▶ [What the task asks]: Return the stretch of the entries from the line containing "Draw from the" through the line containing "1.99 meters", both lines included, copied word for word. Leave the pictures out of your answer.

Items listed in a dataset
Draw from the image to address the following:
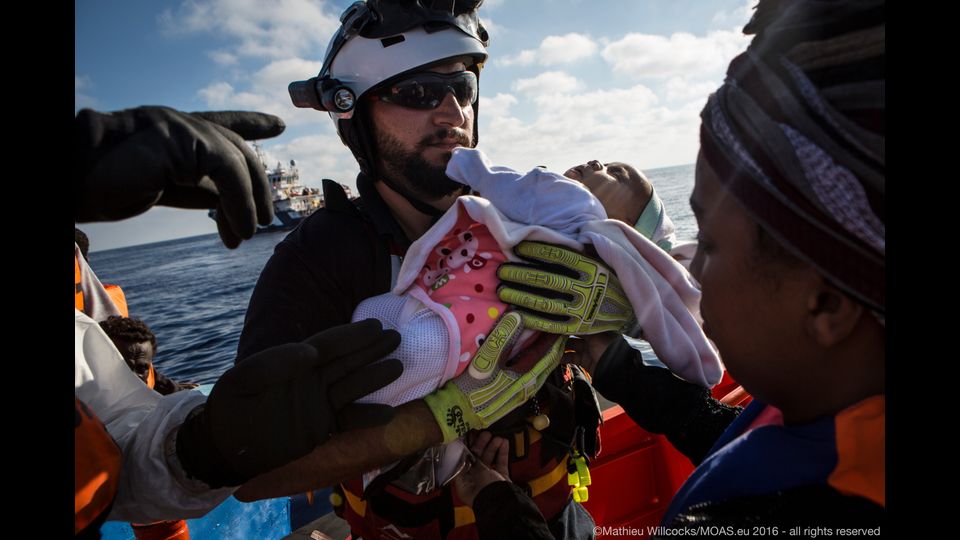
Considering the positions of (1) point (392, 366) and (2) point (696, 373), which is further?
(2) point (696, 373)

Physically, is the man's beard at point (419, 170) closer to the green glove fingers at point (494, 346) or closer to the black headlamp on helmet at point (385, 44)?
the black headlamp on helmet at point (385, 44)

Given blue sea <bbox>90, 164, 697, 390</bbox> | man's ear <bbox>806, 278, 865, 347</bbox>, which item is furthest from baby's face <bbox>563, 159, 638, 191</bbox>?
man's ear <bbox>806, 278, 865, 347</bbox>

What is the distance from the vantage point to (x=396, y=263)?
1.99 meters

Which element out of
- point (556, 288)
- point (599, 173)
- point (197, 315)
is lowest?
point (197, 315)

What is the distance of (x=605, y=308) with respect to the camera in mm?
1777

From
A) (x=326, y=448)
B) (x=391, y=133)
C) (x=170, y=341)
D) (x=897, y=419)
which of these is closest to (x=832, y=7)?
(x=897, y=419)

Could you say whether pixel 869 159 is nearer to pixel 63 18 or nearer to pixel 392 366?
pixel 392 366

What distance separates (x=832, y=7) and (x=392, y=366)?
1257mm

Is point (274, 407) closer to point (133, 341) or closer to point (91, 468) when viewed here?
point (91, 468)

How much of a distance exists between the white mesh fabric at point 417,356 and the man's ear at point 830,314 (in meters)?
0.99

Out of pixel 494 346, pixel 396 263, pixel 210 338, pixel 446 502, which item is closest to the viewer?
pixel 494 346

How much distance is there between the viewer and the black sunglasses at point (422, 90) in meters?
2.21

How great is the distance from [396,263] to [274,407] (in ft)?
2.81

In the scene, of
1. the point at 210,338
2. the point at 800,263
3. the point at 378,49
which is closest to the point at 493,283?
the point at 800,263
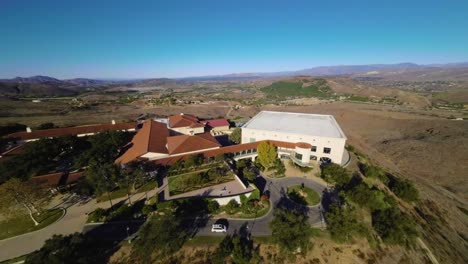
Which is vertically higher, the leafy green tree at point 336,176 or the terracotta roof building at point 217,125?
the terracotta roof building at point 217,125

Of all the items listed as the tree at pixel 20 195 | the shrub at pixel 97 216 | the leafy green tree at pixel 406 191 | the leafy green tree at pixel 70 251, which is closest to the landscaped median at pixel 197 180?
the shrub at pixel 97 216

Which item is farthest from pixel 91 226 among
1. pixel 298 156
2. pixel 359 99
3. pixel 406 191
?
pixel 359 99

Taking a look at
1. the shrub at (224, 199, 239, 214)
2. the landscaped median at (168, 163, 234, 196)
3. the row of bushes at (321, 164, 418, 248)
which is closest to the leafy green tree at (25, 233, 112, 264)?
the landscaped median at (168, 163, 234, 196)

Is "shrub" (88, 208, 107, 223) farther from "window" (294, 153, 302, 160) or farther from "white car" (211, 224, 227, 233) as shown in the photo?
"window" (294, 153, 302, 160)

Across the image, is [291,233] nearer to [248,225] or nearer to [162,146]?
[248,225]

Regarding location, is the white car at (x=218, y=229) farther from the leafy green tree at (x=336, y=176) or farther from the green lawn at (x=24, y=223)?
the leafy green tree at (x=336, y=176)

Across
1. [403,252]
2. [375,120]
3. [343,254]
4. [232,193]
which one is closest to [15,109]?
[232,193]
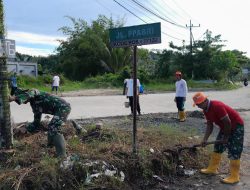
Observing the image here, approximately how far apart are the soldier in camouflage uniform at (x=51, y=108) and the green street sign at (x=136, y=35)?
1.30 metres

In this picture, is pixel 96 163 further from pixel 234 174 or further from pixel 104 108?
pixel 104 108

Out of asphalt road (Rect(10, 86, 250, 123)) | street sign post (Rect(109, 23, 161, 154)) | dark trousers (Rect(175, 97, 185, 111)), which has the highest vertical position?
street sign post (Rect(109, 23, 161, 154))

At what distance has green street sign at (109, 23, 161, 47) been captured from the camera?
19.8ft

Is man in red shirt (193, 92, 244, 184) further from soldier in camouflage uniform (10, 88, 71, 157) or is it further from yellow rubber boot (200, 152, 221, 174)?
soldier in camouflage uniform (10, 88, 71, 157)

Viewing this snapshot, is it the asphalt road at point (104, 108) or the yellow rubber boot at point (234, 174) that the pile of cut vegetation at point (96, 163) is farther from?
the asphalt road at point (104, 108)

---

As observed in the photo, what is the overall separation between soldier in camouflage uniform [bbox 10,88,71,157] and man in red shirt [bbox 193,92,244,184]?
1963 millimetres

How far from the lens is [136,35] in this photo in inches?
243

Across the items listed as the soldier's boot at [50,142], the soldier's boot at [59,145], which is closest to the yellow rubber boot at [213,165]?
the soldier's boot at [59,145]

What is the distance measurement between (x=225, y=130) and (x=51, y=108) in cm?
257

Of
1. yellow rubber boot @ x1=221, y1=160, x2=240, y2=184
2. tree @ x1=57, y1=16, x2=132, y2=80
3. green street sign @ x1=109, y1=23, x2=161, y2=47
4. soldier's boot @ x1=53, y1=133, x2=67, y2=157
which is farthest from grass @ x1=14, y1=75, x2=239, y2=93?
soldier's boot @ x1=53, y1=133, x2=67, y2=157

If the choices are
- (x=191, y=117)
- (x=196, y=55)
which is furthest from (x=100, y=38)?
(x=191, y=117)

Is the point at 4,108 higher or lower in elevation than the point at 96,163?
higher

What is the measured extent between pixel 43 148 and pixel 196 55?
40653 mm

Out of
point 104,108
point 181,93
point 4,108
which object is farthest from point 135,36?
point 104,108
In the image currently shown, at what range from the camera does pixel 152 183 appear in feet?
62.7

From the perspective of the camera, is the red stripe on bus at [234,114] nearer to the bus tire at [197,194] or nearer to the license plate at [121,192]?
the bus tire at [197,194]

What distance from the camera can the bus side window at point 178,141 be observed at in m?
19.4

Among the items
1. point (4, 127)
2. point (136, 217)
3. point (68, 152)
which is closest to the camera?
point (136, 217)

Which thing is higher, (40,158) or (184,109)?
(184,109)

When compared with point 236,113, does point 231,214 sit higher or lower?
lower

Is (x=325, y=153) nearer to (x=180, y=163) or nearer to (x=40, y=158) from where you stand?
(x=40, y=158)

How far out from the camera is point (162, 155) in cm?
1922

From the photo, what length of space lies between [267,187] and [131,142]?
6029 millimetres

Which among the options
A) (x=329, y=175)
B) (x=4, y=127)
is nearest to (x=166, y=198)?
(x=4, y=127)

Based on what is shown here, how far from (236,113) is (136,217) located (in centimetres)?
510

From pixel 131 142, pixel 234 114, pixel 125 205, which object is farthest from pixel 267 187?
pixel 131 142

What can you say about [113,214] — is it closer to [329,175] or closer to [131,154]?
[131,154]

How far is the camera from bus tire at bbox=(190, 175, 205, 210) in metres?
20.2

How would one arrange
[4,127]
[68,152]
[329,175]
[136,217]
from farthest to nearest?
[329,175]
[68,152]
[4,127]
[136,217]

▶ [Finished task]:
Draw from the image to address the following:
Considering the positions of (1) point (392, 366) and (2) point (696, 373), which is further?
(2) point (696, 373)

Physically, is the man's beard at point (419, 170) closer to the green glove fingers at point (494, 346) or closer to the black headlamp on helmet at point (385, 44)?
the black headlamp on helmet at point (385, 44)

Given blue sea <bbox>90, 164, 697, 390</bbox> | man's ear <bbox>806, 278, 865, 347</bbox>, which item is furthest from baby's face <bbox>563, 159, 638, 191</bbox>?
man's ear <bbox>806, 278, 865, 347</bbox>

What is the distance from the vantage point to (x=396, y=263)?
1.99 meters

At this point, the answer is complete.